__Problem__:
Go to the line containing "phylum: Chordata" in the records below and retype from there through the final line, exactly.

[Stored items]
::::
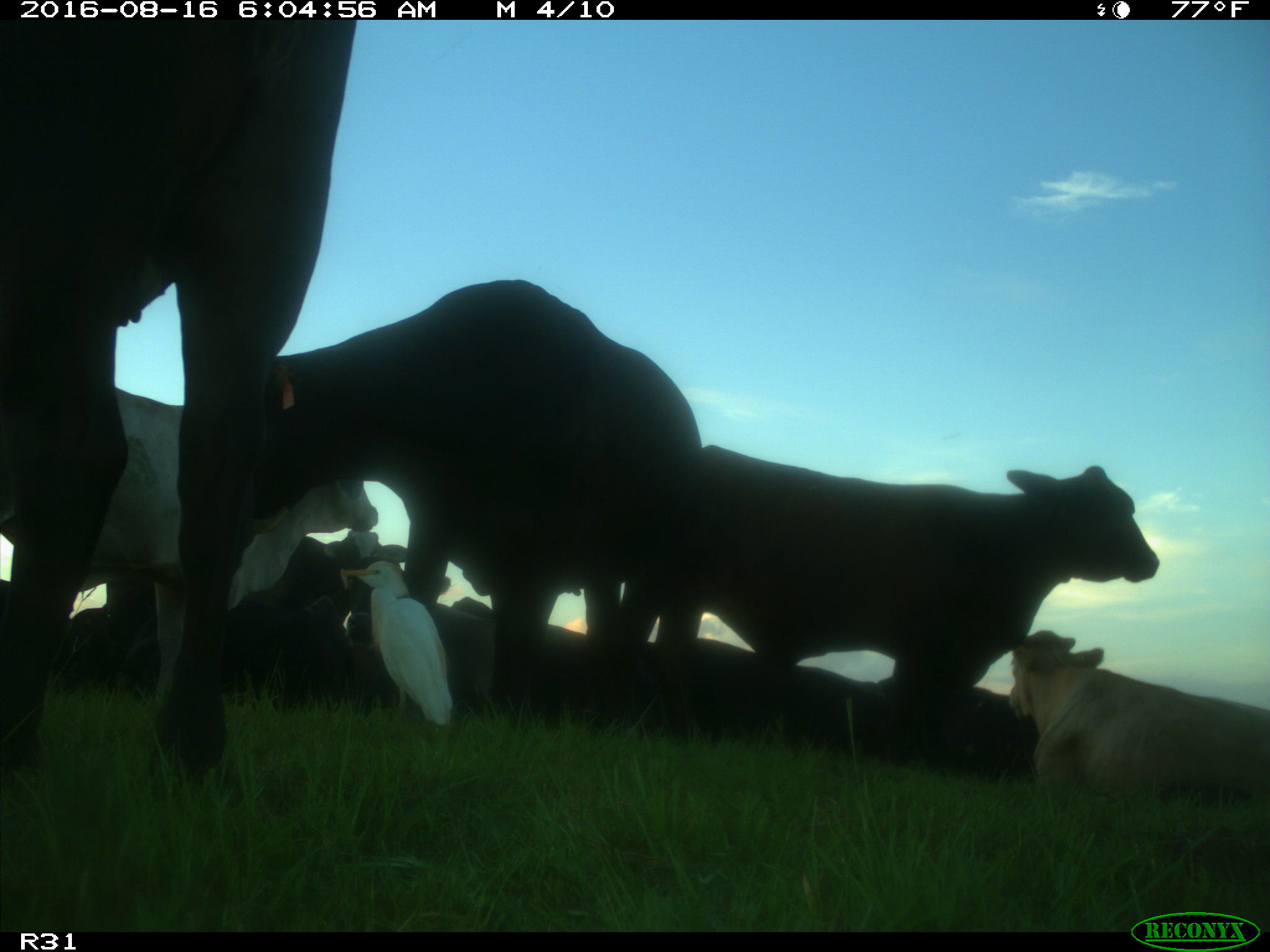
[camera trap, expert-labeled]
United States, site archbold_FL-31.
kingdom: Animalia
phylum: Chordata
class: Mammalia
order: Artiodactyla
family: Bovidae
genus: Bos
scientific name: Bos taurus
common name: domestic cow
::::
__Task output__:
phylum: Chordata
class: Mammalia
order: Artiodactyla
family: Bovidae
genus: Bos
scientific name: Bos taurus
common name: domestic cow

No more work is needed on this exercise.